Most people around the table seem concerned for the little kid and they tell me that they're going to examine him and maybe find a doctor, they invite me to partake in the foods.

I sit down at the table and focus on the woman to my right. She is about 40, maybe late forties, dressed in a humble fashion. I start talking to her, as I eat and somehow the conversation comes to her religion. I don't remember all the details, but at some point, I ask her to recite something. She does and it sounds beautiful, a shortish sentence of maybe 15-20 syllables, starting quite low and ending quite high, with a zigzag up and down at the end.
After she is done, she encourages me to try and sing it.

I start, and I notice I'm trying to sing it in her tone, and it's obviously too high. My voice breaks quite a bit at the end, it's not great.
Then I get what happened and I tell her: "I'm gonna have to start lower, in a more masculine voice".
And I sing it pretty good.
The moment I'm done singing, I feel flushed with energy incredibly energized and I get goose bumps.
She says something like: "It feels good, doesn't it?" or perhaps "It's powerful, isn't it?".
I ask her: "What is it?". She tells me: "It's a veda".

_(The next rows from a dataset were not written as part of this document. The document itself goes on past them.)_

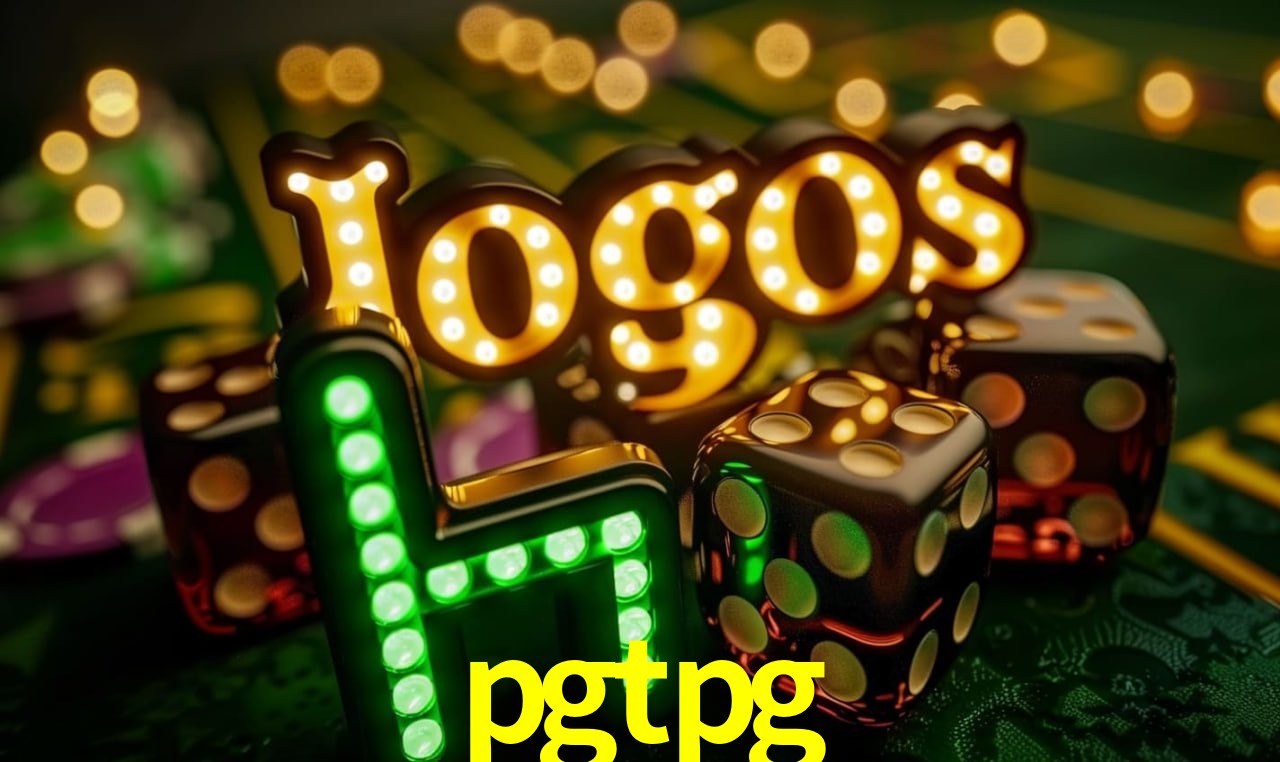 Provedores de Jogos pgtpg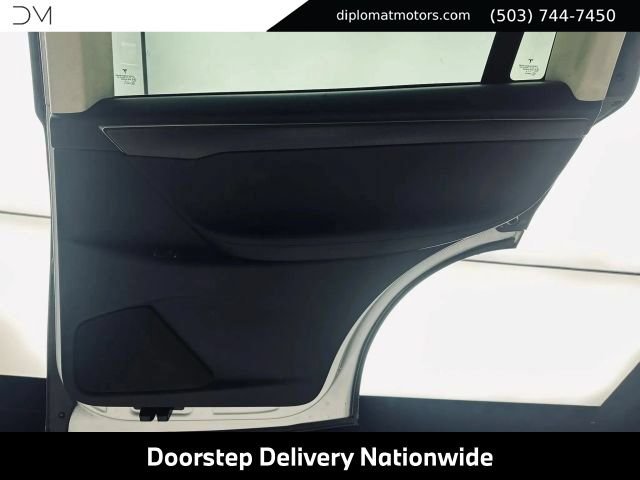 Used 2016 Tesla Model X P90D AWD/4WD image 31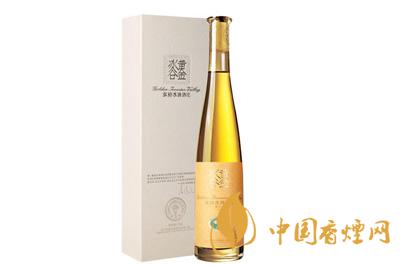 张裕冰酒属于什么档次 张裕冰酒怎么样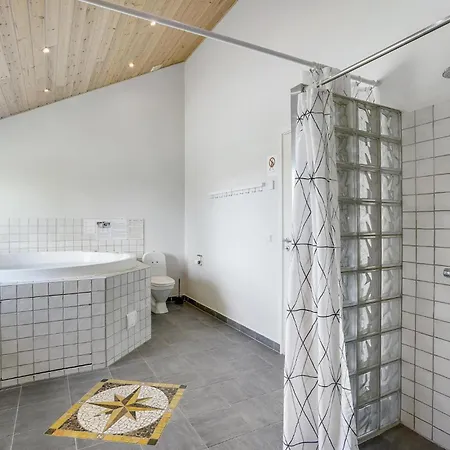 Casa vacanze Baeverstien Iii Dnmk Bøtø By
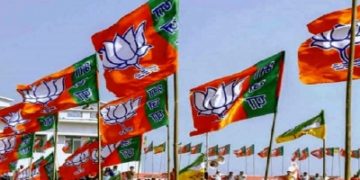 Delhi MCD polls: BJP national leaders to hold 14 road shows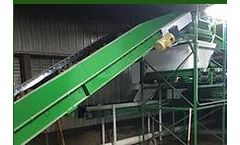 Advanced-Farm - Wash Line Destoner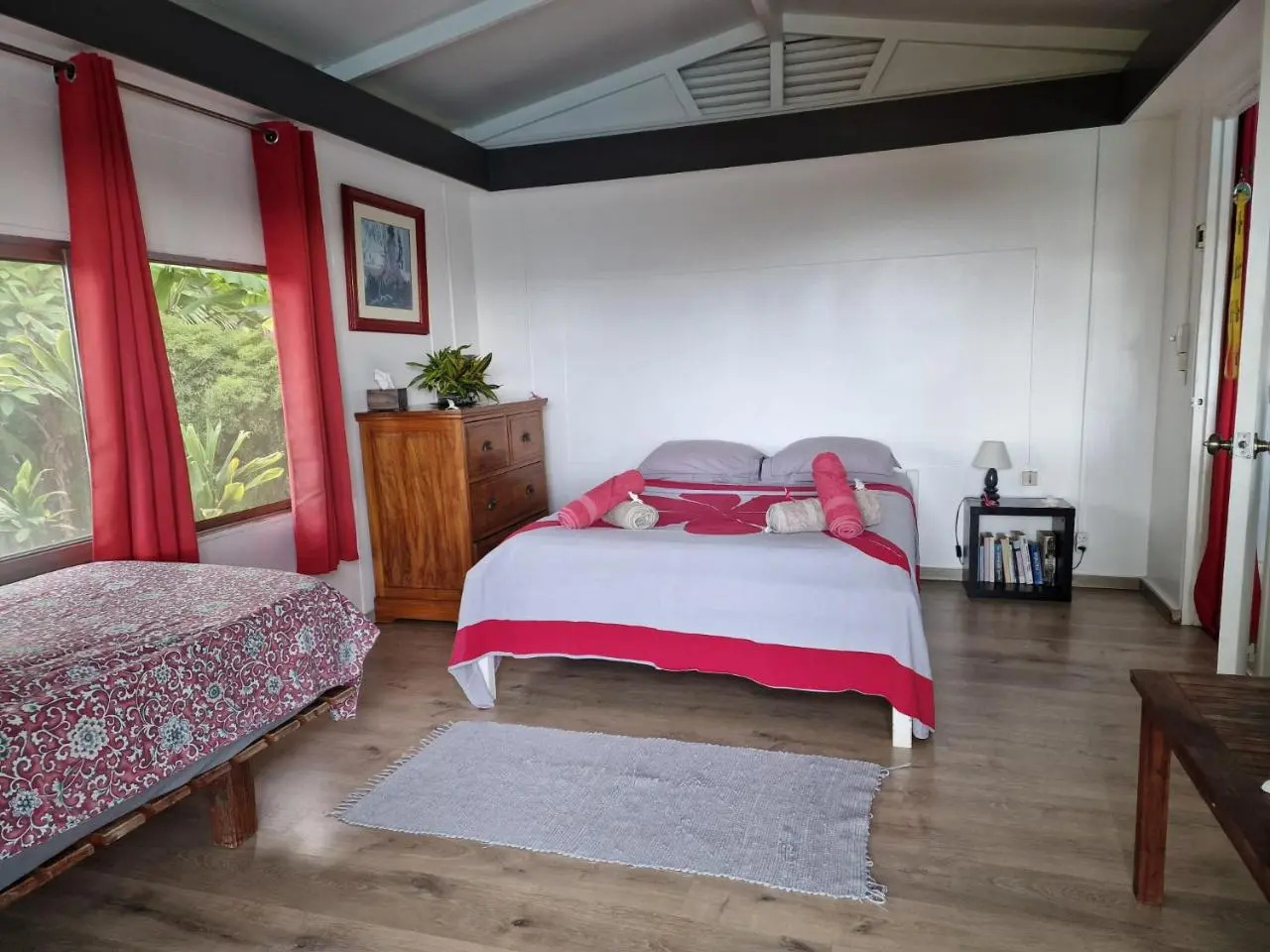 Bungalow Premium Tahiti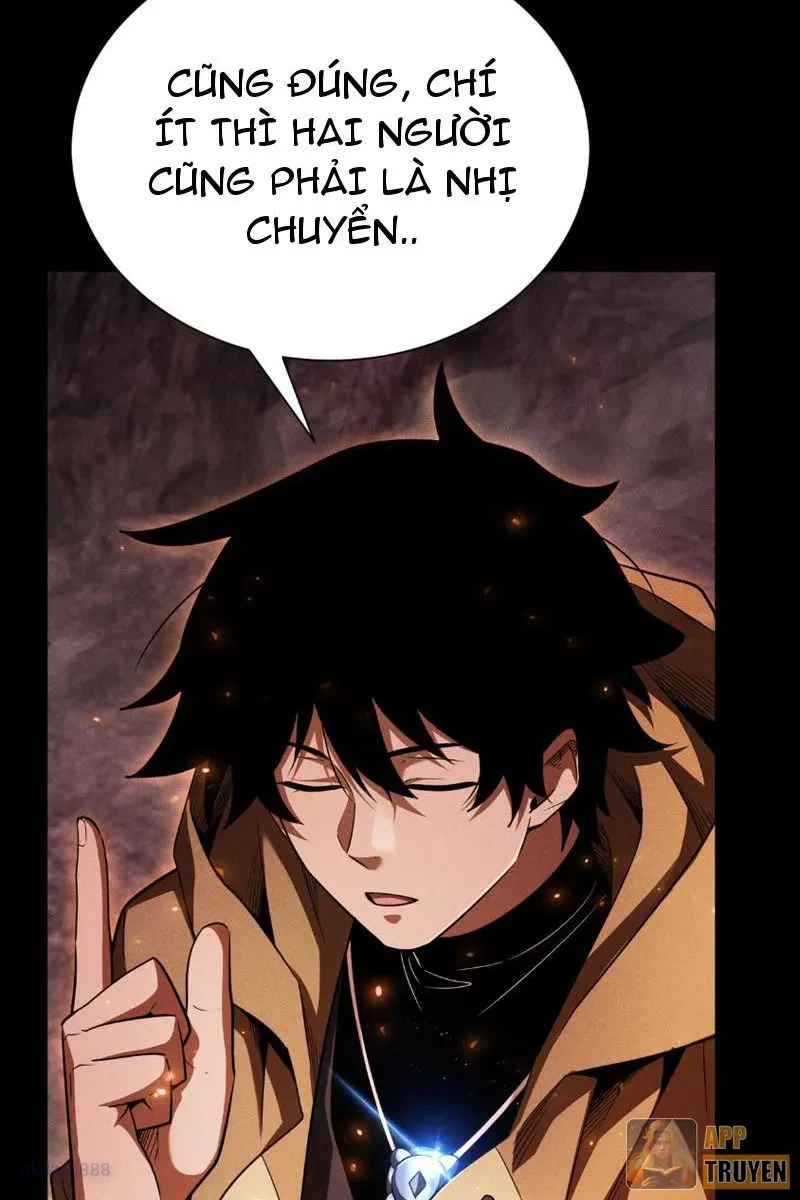 Ta Trở Thành Thần Sau Khi Afk Hàng Triệu Năm Chapter 55 - 4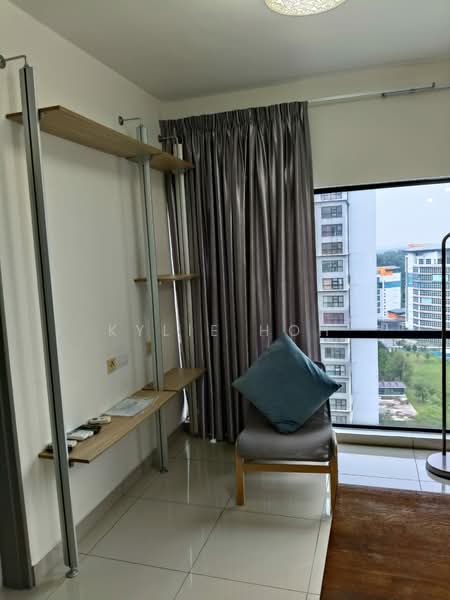 Service Residence for Rent at HYVE - Kylie Hoh - PropertyGuru.com.my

I then ask her to write it down for me. And she thinks about it, but seems a little stumped on how to proceed and she tells me: "I don't really know how to". But she goes and sits down farther from me and I can see her trying to use some paintbrushes on some papyrus or something.
Maybe 10 minutes later, she is still writing but the other people around come back with the kid and say that they need to bring him to the doctor. I can feel that the lady is saddened she has to leave before she can leave me with some trace of that "song". They all go into the car, and one of the drivers says: "You know what, you can grab onto the back of the car and come with us". I do so and very quickly thereafter, I wake up.

As I wake up, I feel this is very significant. I start researching, but where to start? I think, well that lady taught me something, it is a kind of musical prayer. Oh, I remember, a veda?
So I research veda, and the first thing I see is on wikipedia that it was revealed knowledge, given to Rishi sages, transmitted orally.
Then I notice there are several vedas, but that the sama-veda seems to have something to do with learning how to sing the verses.
I think, how can I find that verse that she sang. I learn there's something called Arcika, that would be perfect to look up that kind of stuff, but I find very little on the internet.
Then I ask myself, who that lady could be, or represent. I know the Indians have many gods, she could be a priestess? An incarnation of a goddess, which one would make sense. And I wonder if it wouldn't be related to music and learning. I find the name Saraswati, why not.
Then my wife gets on searching, and she finds a goddess called Gayatri who apparently if a personified form of a mantra, that could make sense. Then I look at the Gayatri mantra itself, it is beautiful, but different from the one in my dream, not a strong low then high voice, I recite it though and I feel similar goose bumps and energy and vibration in my body that I did in the dream. I only chant it once.

Then I see you're not supposed to sing it without proper preparation.

So what do you guys think? Should I try to find what was sung in the dream? Should I settle on another one? Should I learn more about a specific aspect of hinduism? Do you have any pointers? Should I just count myself blessed and carry on without entering this "spiritual quest"? Does any of this make sense to someone with good knowledge of hinduism?
I just felt that this being my second blessing, or feeling blessed by the hindu pantheon that I should not be ungrateful, and somehow thank them in some proper ways; at the very least.